Anthony Nti : Bonjour, merci.

Pourquoi faites-vous du cinéma ?

Claire Diao : Nous avons donc une heure pour parler de vos films, du cinéma, des courts métrages, et de Clermont-Ferrand. Je vais donc commencer par une question à vous trois : pourquoi faites-vous du cinéma ? Karabo ?

Karabo Lediga : J’ai énormément regardé le cinéma et la télévision dans ma vie, et je n’y ai pas vu grand-chose de moi-même. Et j’ai eu jusqu’ici une vie plutôt agréable mais aussi tumultueuse parce que j’ai grandi dans l’apartheid. Je savais que mon histoire ne s’arrêtait pas là. Je savais que mon histoire était à la fois agréable et délicate, plutôt douce et drôle, mais aussi étrange et embarrassante. Je voulais faire partie d’une génération qui raconte une histoire différente sur l’Afrique. Pas seulement un récit qui inclut notre histoire, mais un récit qui inclut aussi notre douceur. Au départ, j’ai donc aimé le cinéma, mais je voulais aussi faire partie d’une génération qui complète le récit. Parce que je pense que l’ensemble du récit est assez déséquilibré. Donc, cela peut paraître surprenant mais il y a un devoir en moi qui veut raconter des histoires bizarres sur des garçons, des filles, des mamies, des oncles, et des trucs marrants. Voilà pourquoi je fais du cinéma.

Claire Diao : Morad, après avoir été assistant, vous êtes devenu réalisateur. Alors pourquoi faites-vous du cinéma ?

DONNÉES FOURNIES:
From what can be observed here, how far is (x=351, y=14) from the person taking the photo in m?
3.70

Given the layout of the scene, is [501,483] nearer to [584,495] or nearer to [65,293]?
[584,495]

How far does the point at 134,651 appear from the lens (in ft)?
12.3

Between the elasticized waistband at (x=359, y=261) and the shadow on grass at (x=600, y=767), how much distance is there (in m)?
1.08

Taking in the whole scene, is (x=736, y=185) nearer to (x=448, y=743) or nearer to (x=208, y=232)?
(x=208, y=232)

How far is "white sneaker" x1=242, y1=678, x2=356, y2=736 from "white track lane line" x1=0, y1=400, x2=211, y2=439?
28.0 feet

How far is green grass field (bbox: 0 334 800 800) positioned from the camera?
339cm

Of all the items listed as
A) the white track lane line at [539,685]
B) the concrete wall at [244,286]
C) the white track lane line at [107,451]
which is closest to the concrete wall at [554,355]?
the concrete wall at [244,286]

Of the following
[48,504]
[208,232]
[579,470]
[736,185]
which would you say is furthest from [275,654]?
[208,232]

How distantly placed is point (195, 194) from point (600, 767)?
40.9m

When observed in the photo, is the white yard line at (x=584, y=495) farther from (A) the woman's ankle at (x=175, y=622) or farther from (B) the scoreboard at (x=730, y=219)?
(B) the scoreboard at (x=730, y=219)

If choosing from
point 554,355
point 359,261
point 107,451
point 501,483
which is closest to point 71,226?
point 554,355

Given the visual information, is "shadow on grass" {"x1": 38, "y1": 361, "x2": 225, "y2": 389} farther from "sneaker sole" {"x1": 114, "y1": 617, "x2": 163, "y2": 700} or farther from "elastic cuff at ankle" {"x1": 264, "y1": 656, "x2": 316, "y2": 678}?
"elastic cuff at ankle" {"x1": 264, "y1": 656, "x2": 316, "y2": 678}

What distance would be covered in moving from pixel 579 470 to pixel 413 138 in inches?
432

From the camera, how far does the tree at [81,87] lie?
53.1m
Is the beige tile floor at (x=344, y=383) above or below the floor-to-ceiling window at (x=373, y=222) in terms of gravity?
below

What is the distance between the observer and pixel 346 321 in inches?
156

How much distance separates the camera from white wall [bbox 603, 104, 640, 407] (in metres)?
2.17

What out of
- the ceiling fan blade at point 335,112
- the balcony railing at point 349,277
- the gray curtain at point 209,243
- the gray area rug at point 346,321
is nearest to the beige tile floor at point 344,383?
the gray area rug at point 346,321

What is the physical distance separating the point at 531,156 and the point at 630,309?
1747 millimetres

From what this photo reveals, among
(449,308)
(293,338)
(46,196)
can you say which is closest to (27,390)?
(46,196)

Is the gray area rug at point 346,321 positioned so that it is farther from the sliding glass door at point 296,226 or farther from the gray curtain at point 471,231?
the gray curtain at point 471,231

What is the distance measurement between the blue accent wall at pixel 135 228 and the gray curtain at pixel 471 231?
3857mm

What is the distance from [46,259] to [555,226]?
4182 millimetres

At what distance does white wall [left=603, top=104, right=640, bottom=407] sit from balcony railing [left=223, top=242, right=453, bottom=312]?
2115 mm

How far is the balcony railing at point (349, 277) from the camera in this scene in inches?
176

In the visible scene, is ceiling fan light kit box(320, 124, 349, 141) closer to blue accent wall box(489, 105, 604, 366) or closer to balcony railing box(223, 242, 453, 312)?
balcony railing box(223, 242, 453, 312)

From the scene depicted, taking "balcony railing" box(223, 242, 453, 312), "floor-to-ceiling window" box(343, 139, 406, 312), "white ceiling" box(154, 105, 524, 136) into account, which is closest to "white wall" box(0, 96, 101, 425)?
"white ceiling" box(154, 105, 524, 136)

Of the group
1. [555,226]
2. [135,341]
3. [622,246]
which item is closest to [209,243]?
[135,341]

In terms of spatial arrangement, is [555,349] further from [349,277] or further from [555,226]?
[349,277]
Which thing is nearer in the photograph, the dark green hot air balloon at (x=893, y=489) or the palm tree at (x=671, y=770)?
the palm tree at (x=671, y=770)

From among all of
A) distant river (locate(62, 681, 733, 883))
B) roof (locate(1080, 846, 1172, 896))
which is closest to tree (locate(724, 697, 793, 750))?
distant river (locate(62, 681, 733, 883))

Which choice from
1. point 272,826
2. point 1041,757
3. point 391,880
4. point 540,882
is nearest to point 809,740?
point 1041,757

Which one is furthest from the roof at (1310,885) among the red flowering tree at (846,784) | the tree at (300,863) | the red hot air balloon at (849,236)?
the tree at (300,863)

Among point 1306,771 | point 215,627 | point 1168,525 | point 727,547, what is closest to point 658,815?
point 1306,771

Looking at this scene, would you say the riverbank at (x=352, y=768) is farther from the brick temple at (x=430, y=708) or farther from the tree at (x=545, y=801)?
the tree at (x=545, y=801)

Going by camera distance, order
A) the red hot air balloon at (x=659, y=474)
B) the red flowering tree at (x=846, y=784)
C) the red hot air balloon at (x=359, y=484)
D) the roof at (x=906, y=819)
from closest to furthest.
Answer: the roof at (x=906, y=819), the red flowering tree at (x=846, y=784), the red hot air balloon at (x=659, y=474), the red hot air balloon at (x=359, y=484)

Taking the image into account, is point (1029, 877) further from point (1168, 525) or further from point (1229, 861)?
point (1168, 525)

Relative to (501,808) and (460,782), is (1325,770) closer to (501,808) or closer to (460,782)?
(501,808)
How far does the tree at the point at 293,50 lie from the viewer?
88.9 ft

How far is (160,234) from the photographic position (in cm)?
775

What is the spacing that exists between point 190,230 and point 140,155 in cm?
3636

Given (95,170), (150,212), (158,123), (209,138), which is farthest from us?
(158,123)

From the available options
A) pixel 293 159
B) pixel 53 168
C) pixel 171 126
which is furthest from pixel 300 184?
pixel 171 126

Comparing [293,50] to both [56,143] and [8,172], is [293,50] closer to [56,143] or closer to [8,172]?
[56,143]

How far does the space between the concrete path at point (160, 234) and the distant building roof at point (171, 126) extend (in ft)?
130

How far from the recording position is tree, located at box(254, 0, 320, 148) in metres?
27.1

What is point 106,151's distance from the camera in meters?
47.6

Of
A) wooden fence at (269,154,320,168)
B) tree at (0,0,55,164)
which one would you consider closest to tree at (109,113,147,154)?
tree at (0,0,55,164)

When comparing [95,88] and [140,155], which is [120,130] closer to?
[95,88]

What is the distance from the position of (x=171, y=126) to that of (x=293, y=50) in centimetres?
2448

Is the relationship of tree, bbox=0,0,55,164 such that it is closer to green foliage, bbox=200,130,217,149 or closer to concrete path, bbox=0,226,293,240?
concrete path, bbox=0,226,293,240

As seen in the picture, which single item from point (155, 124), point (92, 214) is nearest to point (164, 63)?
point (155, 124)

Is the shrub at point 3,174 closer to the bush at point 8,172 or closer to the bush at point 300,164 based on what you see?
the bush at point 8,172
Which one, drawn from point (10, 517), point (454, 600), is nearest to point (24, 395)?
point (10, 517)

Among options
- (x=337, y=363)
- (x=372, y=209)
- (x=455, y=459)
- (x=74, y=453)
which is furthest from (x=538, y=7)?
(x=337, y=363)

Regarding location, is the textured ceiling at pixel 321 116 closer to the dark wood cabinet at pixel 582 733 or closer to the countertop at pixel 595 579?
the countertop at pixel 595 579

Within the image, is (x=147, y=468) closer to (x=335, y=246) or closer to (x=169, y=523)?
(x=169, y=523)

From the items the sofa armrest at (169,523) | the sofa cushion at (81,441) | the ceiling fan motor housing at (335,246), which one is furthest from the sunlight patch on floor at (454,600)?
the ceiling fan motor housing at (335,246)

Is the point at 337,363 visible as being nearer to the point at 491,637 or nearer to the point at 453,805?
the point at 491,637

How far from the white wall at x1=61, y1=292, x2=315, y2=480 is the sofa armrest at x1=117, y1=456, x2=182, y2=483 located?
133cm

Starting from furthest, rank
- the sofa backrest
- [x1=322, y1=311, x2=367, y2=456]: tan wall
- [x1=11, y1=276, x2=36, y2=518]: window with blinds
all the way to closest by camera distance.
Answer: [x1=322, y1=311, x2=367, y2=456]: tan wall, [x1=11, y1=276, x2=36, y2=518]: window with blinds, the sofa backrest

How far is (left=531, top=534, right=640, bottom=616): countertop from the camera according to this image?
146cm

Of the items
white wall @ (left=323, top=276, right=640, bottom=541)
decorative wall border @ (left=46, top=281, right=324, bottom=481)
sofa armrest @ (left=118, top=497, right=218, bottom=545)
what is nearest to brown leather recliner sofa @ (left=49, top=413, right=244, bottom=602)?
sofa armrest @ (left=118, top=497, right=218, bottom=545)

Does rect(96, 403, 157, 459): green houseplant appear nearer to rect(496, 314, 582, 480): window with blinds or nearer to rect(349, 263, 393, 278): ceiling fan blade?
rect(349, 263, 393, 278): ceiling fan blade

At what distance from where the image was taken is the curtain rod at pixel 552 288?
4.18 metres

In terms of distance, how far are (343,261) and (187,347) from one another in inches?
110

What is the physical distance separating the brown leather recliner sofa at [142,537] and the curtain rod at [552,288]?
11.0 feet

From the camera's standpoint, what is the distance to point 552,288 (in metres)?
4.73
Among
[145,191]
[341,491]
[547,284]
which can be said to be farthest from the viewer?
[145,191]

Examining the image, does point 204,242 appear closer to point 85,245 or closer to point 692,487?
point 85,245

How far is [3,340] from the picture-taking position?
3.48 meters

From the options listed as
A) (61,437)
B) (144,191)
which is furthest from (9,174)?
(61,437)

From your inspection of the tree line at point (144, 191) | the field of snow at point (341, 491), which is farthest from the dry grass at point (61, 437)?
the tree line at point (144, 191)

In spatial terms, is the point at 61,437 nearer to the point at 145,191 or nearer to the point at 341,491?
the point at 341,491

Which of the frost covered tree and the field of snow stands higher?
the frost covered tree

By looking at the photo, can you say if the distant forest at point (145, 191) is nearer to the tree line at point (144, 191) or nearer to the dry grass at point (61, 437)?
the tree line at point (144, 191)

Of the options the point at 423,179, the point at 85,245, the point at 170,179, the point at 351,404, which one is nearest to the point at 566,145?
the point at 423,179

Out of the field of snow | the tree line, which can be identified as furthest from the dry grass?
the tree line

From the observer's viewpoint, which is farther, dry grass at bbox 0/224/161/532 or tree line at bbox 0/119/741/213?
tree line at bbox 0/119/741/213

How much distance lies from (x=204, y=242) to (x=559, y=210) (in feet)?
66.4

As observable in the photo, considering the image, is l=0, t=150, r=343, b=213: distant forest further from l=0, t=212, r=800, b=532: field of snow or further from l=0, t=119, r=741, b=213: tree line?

OBJECTIF DE L'EXERCICE:
Rédigez la suite de l'entretien sur le cinéma, après la dernière réplique. Les données ne servent pas ici.

RÉSULTAT DE L'EXERCICE:
La traductrice de Morad Mostafa : Il a dit qu’il avait commencé à faire du cinéma en tant qu’assistant-réalisateur, mais il ne voulait pas s’en contenter. Il l’a fait dans un autre but. En tant que cinéaste, il exprime son point de vue. Le long métrage n’est pas le bon point de départ, surtout quand on est d’ici. Il avait des idées qui pouvaient être exprimées sous forme de courts métrages, c’est pourquoi il a commencé par des courts métrages. Pour évoquer ce qu’il voit et le traduire ensuite en cinéma. C’est pour cela qu’il le fait, et qu’il continue à le faire, et qu’il continuera à le faire. Il veut observer et comprendre la société dans laquelle il vit, qu’il le fasse en représentant le « peuple égyptien » ou non, car l’Égypte est pleine de diversité, et de choses intéressantes à raconter.

Claire Diao : Je vous remercie. Anthony, avant de gagner le Grand Prix, vous réalisiez déjà des films. Alors pourquoi faites-vous du cinéma ?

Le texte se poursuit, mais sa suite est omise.